BrokenArXiv: LLMs fail to reliably reject false math proofs
Key Questions
What is the BrokenArXiv benchmark?
BrokenArXiv is a benchmark that tests LLMs' ability to reject perturbed or false math proofs. State-of-the-art LLMs accept around 60% of these false proofs, revealing weaknesses in verification and generalization. It highlights issues in base LLMs, as noted by Chollet and Marcus.
Why do LLMs struggle with math proof verification?
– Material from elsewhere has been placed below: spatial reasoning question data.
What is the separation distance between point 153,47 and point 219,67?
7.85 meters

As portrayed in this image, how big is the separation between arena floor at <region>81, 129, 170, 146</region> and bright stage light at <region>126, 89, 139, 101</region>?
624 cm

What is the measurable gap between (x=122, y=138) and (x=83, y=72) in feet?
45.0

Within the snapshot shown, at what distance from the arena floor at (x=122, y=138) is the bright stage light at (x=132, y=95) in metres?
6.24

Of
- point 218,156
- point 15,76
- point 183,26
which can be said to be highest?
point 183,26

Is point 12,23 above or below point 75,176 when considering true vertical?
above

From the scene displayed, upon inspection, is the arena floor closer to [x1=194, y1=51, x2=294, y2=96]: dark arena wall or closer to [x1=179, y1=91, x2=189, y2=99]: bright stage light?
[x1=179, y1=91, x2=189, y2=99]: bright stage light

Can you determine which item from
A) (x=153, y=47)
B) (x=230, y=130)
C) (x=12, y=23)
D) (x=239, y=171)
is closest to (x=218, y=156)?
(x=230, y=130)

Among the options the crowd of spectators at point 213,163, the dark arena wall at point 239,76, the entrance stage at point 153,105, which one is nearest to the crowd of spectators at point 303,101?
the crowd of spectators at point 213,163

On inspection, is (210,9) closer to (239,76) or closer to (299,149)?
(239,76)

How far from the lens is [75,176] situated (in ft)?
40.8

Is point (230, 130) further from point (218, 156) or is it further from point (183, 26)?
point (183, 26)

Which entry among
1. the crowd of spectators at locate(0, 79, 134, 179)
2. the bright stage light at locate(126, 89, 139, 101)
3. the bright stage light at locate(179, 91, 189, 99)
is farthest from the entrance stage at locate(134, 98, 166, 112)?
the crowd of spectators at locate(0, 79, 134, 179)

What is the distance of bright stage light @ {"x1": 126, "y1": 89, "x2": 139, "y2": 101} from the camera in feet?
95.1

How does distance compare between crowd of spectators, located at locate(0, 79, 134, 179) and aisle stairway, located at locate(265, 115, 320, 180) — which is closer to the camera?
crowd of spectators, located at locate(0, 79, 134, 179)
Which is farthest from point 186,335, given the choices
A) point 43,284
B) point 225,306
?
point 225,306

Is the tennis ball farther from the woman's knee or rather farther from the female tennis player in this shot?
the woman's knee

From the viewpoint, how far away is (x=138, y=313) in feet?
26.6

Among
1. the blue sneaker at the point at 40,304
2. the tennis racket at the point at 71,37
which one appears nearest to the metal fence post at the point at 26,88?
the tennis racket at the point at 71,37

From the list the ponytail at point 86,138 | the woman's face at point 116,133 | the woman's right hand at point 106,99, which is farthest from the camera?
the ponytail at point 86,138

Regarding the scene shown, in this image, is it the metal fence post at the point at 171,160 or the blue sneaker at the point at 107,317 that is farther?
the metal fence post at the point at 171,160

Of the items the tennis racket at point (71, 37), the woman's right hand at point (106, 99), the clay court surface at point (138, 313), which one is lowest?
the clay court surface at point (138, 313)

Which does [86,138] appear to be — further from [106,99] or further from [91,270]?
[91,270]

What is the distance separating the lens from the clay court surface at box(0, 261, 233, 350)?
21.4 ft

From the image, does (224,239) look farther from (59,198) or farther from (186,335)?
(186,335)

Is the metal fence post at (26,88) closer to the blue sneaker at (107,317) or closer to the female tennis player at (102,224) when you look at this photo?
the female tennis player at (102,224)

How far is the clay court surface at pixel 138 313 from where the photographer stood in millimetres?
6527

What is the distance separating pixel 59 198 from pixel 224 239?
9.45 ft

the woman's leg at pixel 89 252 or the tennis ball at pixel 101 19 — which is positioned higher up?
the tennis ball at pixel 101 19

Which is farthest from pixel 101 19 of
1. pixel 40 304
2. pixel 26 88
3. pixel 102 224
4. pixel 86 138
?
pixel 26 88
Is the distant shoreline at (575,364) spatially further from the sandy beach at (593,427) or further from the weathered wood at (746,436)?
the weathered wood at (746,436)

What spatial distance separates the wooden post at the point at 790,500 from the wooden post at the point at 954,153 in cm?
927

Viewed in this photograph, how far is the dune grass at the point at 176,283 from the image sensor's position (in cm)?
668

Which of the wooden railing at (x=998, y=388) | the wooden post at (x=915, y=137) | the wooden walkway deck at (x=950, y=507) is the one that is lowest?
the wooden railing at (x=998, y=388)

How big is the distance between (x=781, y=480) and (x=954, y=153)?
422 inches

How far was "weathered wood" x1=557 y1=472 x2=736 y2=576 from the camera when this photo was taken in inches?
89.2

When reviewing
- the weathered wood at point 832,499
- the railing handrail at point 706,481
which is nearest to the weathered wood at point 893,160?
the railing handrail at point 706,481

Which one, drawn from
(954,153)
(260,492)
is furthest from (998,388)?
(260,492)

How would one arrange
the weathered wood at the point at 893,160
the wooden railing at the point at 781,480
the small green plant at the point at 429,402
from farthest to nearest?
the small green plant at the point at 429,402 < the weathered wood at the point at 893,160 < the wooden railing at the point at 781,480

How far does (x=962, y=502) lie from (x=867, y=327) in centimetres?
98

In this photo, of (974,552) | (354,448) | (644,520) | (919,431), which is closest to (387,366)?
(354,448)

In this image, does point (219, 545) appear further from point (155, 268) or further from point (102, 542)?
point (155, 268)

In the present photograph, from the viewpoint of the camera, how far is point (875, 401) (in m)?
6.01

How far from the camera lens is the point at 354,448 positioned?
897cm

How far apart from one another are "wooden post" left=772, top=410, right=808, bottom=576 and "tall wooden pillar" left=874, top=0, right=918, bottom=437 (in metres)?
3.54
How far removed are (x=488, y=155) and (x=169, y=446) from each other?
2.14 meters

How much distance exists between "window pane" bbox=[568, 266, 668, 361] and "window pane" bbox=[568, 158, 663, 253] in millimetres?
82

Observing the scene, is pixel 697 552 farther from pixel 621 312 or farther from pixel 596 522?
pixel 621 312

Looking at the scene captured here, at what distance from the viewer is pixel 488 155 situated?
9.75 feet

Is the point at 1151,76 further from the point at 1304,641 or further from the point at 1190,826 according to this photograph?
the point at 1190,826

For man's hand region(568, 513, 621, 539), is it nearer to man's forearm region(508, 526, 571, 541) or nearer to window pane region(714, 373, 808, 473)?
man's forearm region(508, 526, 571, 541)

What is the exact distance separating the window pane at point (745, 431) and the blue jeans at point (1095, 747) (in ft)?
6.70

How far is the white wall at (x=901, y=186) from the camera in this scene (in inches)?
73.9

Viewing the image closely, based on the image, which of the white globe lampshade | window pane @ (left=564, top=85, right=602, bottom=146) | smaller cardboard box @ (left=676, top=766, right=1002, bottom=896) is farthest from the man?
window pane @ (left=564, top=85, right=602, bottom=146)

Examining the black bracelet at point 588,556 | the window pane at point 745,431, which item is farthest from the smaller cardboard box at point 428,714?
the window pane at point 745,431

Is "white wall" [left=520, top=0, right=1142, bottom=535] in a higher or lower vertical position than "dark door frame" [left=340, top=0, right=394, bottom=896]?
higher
LLMs fail due to poor generalization on math tasks without test-time adaptation, accepting flawed proofs. The benchmark exposes verification weaknesses, connected to hallucinations in AI-written papers. Priorities include code, independent reproductions, and formal proof-checking tools.
What is Paper Reconstruction Evaluation?
Paper Reconstruction Evaluation detects presentation flaws and hallucinations in AI-written papers. It evaluates how well AI-generated content can be reconstructed accurately. This tool addresses gaps in AI paper reliability.
What advancements are mentioned like Cog-DRIFT and TriAttention?
Cog-DRIFT enables models to learn from zero-reward examples in RLVR, breaking exploration barriers. TriAttention improves efficient long reasoning with trigonometric KV compression. These tie into broader reasoning improvements amid verification challenges.
How does BrokenArXiv relate to RLHF jailbreaks and agentic pressure?
BrokenArXiv's findings connect to RLHF jailbreaks, where models fail under pressure, similar to accepting false proofs. It underscores agentic vulnerabilities in reasoning tasks. Tracking reproductions and code is emphasized for further study.
Benchmark shows SOTA LLMs accept ~60% perturbed/false math proofs, exposing verification weaknesses; Chollet/Marcus highlight base LLMs flop on generalization math; Paper Reconstruction Eval added for detecting hallucinations/presentation flaws in AI-written papers; new Cog-DRIFT RLVR advances and TriAttention long reasoning tie in. Connected to RLHF jailbreaks and agentic pressure; priorities: code, independent repros, formal proof-checking tools.